Ben Shneiderman, a pioneering human-computer interaction researcher, offers this charming schematic for research project design in The New ABCs of Research. He calls it the “two parents, three children” pattern.

The challenge is similar to what learning scientists must do in designing educational interventions. In Principles and Methods of Development Research, Jan van den Akker offers a beautiful distillation of what a unit of progress looks like in that field (thanks to Sarah Lim for the pointer):
[Educational design] principles are usually heuristic statements of a format such as: “If you want to design intervention X (for the purpose/function Y in context Z), then you are best advised to give that intervention the characteristics A, B, and C (substantive emphasis), and to do that via procedures K, L, and M (procedural emphasis), because of arguments P, Q, and R [(theoretical emphasis)].”
The key thing it does is to explicitly connect the dots between a grounded theoretical claim, the implied design approach, and the desired outcome. I’m certainly wary of trying to fit all research into some kind of formula like this, but how clarifying it is to have this target painted so sharply! If you’re a researcher and you want to develop some new intervention, you need to design an experiment whose results can generate a statement of this kind.
I think that research cycles in tools for thought should strive to generate analogous statements. What are the consequences of our theories and our design decisions, the consequences which others can build on? Progress will mean being able to make lots and lots of fine-grained heuristic statements like “Retrieval practice systems should offer users the opportunity to retry a few minutes later when they fail to remember an answer [because I’ve run a controlled experiment and found that without that opportunity, lapses are about 10pp more likely to persist on the subsequent attempt].” But it will also important to be able to make big-picture statements about core mechanisms of systems, like “Intermittent follow-on review sessions can be used to change readers’ emotional relationship to written material in ways A, B, and C through authorial methods X, Y, and Z, as predicted by theory P, Q, and R and supported by experiments K, L, and M.”
Or, to take another example, I know many of my readers are fans of outline-based text editing. This morning, inspired by a message from patron Ethan Plante, I went looking for academic work on the theoretical or empirical foundations of outline processors. I was shocked how little I could find. So, if you’re experimenting with building outline processors, or “block-based” tools, or whatever, some questions to be answered: what effects do these alternative writing primitives have on composition? on thinking? on reading? What is the theory which would explain these effects? How would we know if it were true? What else does that theory imply? What would research systems which could answer these questions look like, and how are those different from the commercial systems people build?
Some positive examples
I wrote this post to clarify my own challenges, so it’s necessarily coming from a place of frustration. I want to close on a more positive note, by pointing to a few contemporary examples of projects which complete the full cycle I’ve described:
Bret Victor’s projects are the classic modern example. I'll give a too-short summary of one branch of research. Explorable Explanations (2011) proposes that a reading environment could become an environment to think in if authors didn't just present data, but rather embedded their live models into the written medium. A sequence of projects on reading, writing, and interacting with dynamic systems followed, pursuing this line of thinking and several adjacent ones, each contributing substantive generalized insight. Eventually Bret and colleagues became dissatisfied with the limitations of screens and the asymmetric role of authors, leading to the wildly original concepts behind his current project, Dynamicland—a building that is a computer.

☆ ☆ ☆ ☆ ☆ ☆ ☆

## Problems
A. Do these statements agree with the passage? For each, answer yes or no and quote the deciding words: (i) Shneiderman has a name for his schematic; (ii) the author found plenty of academic work on outline processors; (iii) Dynamicland is described as a building that is a computer.
B. Which people does the passage mention by name? List every one.
The data after the passage is not needed for anything here.

## Information shown
☆ ☆ ☆ ☆ ☆ ☆ ☆

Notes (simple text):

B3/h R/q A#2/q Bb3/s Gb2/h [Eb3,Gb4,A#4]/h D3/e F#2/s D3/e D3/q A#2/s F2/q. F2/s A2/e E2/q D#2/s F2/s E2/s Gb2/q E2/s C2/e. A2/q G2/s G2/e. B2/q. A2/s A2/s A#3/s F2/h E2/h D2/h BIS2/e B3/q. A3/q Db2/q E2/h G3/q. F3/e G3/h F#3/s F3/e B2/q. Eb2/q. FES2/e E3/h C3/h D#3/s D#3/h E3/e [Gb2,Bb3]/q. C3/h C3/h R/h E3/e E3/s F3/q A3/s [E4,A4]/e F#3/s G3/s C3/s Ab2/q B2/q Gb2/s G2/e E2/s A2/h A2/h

☆ ☆ ☆ ☆ ☆ ☆ ☆

## Answers per task
A.
(i) Yes: "He calls it the “two parents, three children” pattern."
(ii) No: "I was shocked how little I could find."
(iii) Yes: "Dynamicland—a building that is a computer"

B. Ben Shneiderman, Jan van den Akker, Sarah Lim, Ethan Plante, Bret Victor